There are several factors to consider when it comes to the question of why Google hasn't created a similar library for Android TV and modified the terms to allow video display:
Technical Considerations:
  • User Interfaces: Android TV and phone/tablet platforms differ significantly in terms of user interaction and controls. Developing a separate library to ensure a seamless and optimized experience on TVs requires additional investment and resources.
  • Performance and Compatibility: Streaming high-quality video content on larger screens with varying hardware capabilities requires technical adjustments and optimizations compared to mobile devices.
Licensing and Legal Issues:
  • Content Rights: As mentioned previously, YouTube content creators hold rights to their works. Enabling broader embedding on connected TVs could raise complex legal issues regarding unauthorized distribution, public screenings, and potential copyright infringement.
  • Commercial Agreements: Existing agreements with TV manufacturers and content providers might have specific terms that wouldn't align with unrestricted video embedding through a third-party library.
Business and Policy Decisions:
  • User Experience and Control: YouTube prioritizes the user experience within its official app, ensuring control over ad placements, viewing metrics, and overall content presentation. Unrestricted embedding could disrupt their ecosystem and impact revenue streams.
  • Maintaining a Balanced Ecosystem: Allowing embedded videos on any Android TV app might create an imbalanced ecosystem where certain developers could gain unfair advantages or circumvent YouTube's policies, leading to potential misuse and negative impacts.
Public Reproduction through the YouTube App:
While public reproduction is technically possible through the YouTube app on Android TV, it's important to distinguish between:
  • Individual user viewing: Watching a video within the official YouTube app is licensed and controlled by YouTube, ensuring proper rights management and revenue generation.

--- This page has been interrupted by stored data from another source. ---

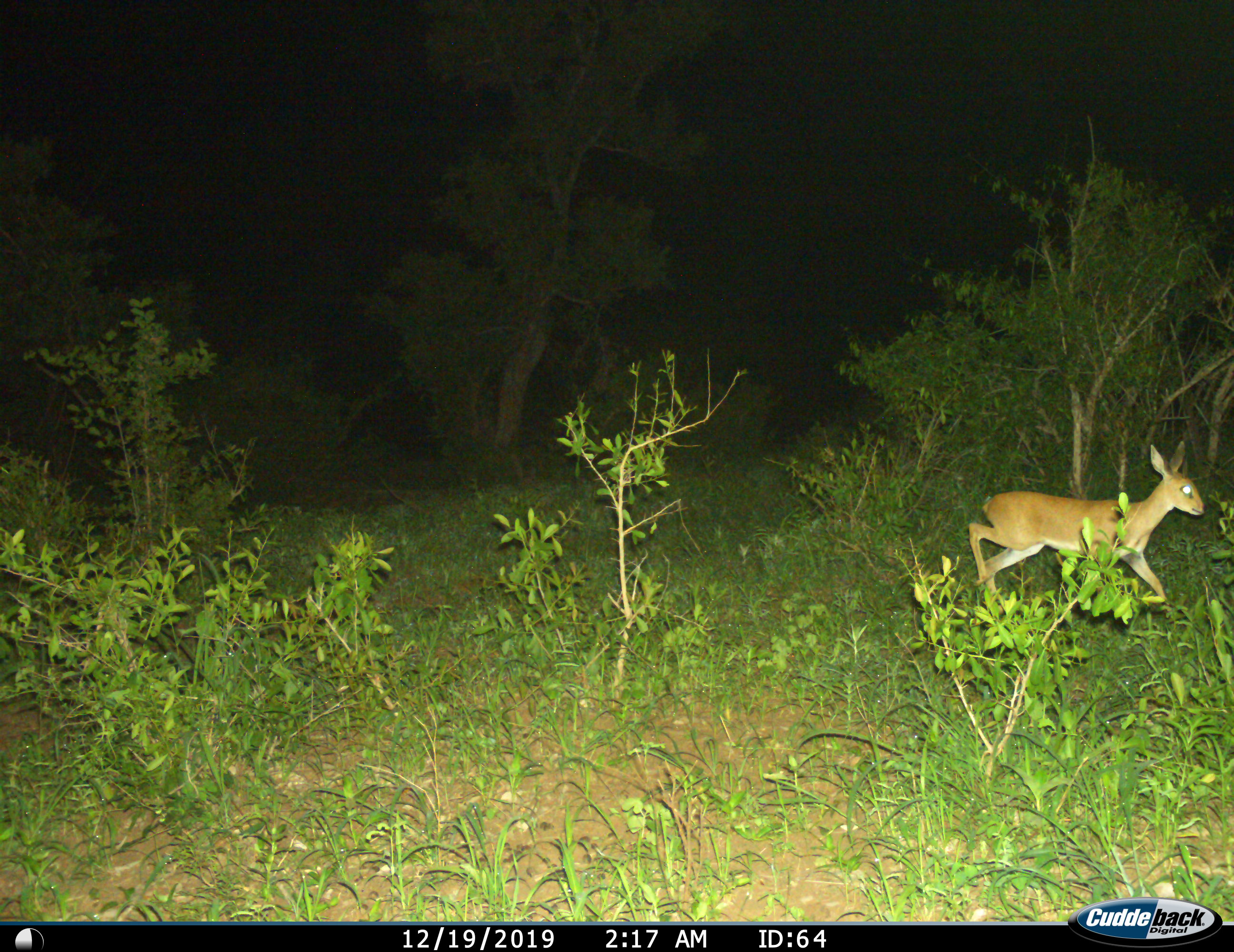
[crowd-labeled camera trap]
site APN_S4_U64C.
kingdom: Animalia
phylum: Chordata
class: Mammalia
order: Artiodactyla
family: Bovidae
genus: Raphicerus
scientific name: Raphicerus campestris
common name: steenbok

  • Embedding in a third-party app: This creates a separate context outside YouTube's control, potentially leading to unauthorized distribution or public screenings without proper licensing agreements.
Ultimately, Google's decision reflects a balance between technical feasibility, licensing and legal concerns, business models, and maintaining a controlled and positive user experience for both content creators and viewers. As the landscape of online video evolves, future changes in policies and technologies are always possible, so it's crucial to stay informed and compliant with current regulations.
I hope this clarifies the complex factors involved in this decision. If you have any further questions about specific aspects of this topic, feel free to ask!